[SOURCE TEXT]:
Cancelling IRPs You Create or Handle

Sometimes you’ll want to cancel an IRP that you’ve created or passed to another driver. Great care is required to avoid an obscure, low-probability problem. Just for the sake of illustration, suppose you want to impose an overall 5-second timeout on a synchronous I/O operation. If the time period elapses, you want to cancel the operation. Here is some naive code that, you might suppose, would execute this plan:

SomeFunction()

  {

  KEVENT event;

  IO_STATUS_BLOCK iosb;

  KeInitializeEvent(&event, ...);

  PIRP Irp = IoBuildSynchronousFsdRequest(..., &event, &iosb);

  NTSTATUS status = IoCallDriver(DeviceObject, Irp);

  if (status == STATUS_PENDING)

    {

    LARGE_INTEGER timeout;

    timeout.QuadPart = -5 * 10000000;

    if (KeWaitForSingleObject(&event, Executive, KernelMode,

      FALSE, &timeout) == STATUS_TIMEOUT)

      {

      IoCancelIrp(Irp);  // <== don't do this!

      KeWaitForSingleObject(&event, Executive, KernelMode,

        FALSE, NULL);

      }

    }

  }

The first call (A) to KeWaitForSingleObject waits until one of two things happens. First, someone might complete the IRP, and the I/O Manager’s cleanup code will then run and signal event.

Alternatively, the timeout might expire before anyone completes the IRP. In this case, KeWaitForSingleObject will return STATUS_TIMEOUT. The IRP should now be completed quite soon in one of two paths. The first completion path is taken when whoever was processing the IRP was really just about done when the timeout happened and has, therefore, already called (or will shortly call) IoCompleteRequest. The other completion path is through the cancel routine that, we must assume, the lower driver has installed. That cancel routine should complete the IRP. Recall that we have to trust other kernel-mode components to do their jobs, so we have to rely on whomever we sent the IRP to complete it soon. Whichever path is taken, the I/O Manager’s completion logic will set event and store the IRP’s ending status in iosb. The second call (B) to KeWaitForSingleObject makes sure that the event and iosb objects don’t pass out of scope too soon. Without that second call, we might return from this function, thereby effectively deleting event and iosb. The I/O Manager might then end up walking on memory that belongs to some other subroutine.

[EXERCISE GOAL]:
Extend the text on cancelling IRPs, picking up right after its last sentence.

[EXTRACTED MATERIAL]:
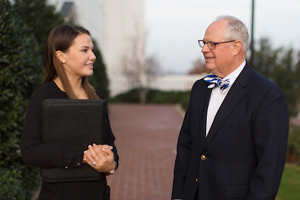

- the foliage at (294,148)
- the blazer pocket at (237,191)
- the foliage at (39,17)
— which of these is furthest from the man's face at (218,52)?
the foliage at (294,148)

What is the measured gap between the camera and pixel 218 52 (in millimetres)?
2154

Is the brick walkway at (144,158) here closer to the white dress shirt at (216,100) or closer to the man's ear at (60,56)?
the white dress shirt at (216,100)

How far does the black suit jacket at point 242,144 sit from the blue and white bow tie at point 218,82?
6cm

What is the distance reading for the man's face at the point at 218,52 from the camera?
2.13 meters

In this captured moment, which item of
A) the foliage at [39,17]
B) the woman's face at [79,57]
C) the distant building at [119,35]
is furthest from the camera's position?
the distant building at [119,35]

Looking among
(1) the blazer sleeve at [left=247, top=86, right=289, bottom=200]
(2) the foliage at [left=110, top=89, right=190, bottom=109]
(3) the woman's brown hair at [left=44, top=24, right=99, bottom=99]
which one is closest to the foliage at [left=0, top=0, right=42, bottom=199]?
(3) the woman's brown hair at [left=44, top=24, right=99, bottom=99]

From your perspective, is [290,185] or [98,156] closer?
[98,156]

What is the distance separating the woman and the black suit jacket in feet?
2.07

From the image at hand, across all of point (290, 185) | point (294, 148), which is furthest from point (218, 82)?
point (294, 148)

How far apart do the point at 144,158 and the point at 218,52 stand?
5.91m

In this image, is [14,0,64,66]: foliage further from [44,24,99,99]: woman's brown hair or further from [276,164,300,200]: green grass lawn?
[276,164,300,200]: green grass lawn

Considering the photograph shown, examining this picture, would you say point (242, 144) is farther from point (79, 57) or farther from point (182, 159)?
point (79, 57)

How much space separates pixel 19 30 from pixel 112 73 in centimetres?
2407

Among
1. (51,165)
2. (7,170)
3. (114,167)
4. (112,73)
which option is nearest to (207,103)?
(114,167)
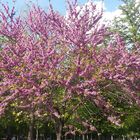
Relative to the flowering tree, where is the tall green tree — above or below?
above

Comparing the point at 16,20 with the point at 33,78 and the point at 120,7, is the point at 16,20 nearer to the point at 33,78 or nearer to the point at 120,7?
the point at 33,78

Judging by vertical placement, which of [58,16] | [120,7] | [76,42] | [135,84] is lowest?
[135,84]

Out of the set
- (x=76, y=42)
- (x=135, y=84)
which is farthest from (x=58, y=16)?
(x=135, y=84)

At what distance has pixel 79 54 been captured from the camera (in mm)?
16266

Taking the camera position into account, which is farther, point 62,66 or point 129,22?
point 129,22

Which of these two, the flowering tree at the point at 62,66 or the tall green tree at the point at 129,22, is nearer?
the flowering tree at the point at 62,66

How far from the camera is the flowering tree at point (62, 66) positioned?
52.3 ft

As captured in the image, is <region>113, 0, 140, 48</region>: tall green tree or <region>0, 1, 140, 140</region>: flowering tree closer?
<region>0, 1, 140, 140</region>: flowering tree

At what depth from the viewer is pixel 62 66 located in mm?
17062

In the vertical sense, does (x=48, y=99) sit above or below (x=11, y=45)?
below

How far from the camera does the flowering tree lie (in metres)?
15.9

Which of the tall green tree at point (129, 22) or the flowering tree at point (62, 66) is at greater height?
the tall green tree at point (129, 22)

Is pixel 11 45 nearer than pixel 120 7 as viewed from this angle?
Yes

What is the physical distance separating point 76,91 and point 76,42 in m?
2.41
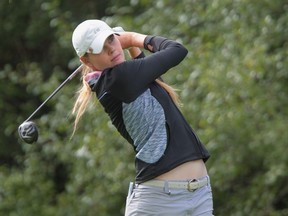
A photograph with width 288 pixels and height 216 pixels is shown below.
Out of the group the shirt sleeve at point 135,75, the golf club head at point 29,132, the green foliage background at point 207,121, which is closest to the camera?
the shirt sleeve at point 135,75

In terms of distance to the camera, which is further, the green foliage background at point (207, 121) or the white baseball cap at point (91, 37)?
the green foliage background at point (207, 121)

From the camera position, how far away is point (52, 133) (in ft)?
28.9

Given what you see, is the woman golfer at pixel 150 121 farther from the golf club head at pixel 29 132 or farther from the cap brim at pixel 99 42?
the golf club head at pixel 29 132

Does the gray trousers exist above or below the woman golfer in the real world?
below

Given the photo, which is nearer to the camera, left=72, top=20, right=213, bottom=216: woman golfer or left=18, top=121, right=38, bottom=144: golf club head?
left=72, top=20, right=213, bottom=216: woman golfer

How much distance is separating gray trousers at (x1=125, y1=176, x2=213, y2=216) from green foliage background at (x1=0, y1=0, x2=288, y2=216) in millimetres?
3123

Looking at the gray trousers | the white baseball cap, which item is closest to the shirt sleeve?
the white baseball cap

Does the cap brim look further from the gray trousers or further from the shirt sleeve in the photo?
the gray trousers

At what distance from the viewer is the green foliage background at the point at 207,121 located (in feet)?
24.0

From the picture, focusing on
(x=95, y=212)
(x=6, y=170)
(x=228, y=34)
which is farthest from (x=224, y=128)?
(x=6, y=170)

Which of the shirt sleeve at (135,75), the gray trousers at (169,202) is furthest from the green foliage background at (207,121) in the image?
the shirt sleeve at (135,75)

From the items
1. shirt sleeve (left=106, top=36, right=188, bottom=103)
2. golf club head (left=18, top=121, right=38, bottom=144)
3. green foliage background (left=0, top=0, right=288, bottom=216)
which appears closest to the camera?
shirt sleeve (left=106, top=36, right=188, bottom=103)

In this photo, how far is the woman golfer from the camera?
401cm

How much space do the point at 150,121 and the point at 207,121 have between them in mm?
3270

...

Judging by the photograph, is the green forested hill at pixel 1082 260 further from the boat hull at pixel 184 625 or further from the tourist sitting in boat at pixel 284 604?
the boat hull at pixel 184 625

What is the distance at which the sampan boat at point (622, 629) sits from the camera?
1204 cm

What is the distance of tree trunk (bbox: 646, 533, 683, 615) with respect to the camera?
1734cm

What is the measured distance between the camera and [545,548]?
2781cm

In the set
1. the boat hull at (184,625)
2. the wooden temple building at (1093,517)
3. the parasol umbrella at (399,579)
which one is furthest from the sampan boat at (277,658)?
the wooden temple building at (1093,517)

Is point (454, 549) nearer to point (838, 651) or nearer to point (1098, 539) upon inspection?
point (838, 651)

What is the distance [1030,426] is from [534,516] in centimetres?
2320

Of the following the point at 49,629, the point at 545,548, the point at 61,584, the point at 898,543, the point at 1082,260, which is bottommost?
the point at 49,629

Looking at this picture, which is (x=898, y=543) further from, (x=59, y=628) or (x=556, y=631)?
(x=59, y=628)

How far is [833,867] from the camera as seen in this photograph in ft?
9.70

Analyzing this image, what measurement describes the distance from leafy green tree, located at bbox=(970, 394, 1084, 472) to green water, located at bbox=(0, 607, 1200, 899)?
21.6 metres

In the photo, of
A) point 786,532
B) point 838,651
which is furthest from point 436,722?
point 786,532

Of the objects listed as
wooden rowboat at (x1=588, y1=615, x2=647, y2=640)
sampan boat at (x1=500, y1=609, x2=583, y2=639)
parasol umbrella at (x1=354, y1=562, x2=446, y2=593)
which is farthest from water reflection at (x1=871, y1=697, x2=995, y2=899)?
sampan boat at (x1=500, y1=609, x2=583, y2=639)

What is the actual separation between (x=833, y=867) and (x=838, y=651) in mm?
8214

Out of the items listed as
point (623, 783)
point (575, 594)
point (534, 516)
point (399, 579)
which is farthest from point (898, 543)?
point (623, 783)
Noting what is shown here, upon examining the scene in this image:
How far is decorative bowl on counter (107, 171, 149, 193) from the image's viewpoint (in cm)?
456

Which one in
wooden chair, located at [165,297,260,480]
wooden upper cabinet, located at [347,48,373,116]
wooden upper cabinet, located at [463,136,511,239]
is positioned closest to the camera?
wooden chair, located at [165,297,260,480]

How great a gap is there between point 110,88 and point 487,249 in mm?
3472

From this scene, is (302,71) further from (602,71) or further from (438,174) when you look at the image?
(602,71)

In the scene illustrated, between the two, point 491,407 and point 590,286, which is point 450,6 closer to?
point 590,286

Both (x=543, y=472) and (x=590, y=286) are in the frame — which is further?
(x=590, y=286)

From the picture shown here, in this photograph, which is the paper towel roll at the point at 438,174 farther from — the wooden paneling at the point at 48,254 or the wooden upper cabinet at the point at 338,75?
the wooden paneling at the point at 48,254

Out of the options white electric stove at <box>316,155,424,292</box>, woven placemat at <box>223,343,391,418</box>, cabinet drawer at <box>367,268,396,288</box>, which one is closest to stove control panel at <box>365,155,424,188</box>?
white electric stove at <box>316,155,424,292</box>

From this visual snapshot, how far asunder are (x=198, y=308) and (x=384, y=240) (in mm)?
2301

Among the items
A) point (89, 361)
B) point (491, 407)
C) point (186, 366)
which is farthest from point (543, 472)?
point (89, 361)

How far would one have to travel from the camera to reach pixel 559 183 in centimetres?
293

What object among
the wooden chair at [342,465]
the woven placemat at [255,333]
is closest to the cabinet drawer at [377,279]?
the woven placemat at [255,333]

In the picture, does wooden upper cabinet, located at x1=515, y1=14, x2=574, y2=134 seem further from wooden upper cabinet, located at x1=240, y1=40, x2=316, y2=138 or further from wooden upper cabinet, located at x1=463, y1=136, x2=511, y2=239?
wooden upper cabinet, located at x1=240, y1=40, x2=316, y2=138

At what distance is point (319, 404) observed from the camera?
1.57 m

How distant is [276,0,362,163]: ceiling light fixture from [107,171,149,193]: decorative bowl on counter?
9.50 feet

* * *

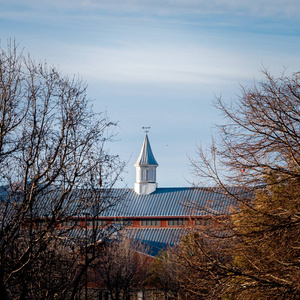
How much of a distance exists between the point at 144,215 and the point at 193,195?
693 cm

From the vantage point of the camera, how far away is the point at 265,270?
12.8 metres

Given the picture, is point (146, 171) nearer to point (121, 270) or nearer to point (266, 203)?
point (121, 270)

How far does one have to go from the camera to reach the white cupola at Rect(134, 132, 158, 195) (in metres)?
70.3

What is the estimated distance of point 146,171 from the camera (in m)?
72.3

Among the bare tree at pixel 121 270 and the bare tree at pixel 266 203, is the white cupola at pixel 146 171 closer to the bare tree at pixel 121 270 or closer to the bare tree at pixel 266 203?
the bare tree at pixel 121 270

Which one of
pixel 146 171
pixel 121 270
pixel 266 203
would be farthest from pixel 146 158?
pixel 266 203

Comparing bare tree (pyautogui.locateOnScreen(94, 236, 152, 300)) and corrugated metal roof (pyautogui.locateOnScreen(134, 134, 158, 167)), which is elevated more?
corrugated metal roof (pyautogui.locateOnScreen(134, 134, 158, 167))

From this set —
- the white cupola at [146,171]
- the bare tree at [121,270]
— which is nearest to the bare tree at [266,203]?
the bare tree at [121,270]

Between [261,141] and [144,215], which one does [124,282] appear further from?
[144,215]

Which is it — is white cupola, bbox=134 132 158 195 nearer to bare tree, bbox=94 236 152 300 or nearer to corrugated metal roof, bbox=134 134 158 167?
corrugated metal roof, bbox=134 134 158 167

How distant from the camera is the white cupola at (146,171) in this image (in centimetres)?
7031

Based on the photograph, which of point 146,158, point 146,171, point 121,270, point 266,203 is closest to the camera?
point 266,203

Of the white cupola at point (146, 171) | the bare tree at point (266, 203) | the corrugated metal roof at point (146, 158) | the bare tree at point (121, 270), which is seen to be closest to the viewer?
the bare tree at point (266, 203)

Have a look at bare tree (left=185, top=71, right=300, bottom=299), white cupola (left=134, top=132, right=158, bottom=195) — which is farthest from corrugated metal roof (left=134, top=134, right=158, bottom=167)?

[EXERCISE RESULT]:
The problem with the preceding code is truly minuscule. Imagine that someone manages to call IoCompleteRequest for this IRP right around the same time we decide to cancel it by calling IoCancelIrp. Maybe the operation finishes shortly after the 5‐second timeout terminates the first KeWaitForSingleObject, for example. IoCompleteRequest initiates a process that finishes with a call to IoFreeIrp. If the call to IoFreeIrp were to happen before IoCancelIrp was done mucking about with the IRP, you can see that IoCancelIrp could inadvertently corrupt memory when it touched the CancelIrql, Cancel, and CancelRoutine fields of the IRP. It’s also possible, depending on the exact sequence of events, for IoCancelIrp to call a cancel routine, just before someone clears the CancelRoutine pointer in preparation for completing the IRP, and for the cancel routine to be in a race with the completion process.

It’s very unlikely that the scenario I just described will happen. But, as someone (James Thurber?) once said in connection with the chances of being eaten by a tiger on Main Street (one in a million, as I recall), “Once is enough.” This kind of bug is almost impossible to find, so you want to prevent it if you can. I’ll show you two ways of cancelling your own IRPs. One way is appropriate for synchronous IRPs, the other for asynchronous IRPs.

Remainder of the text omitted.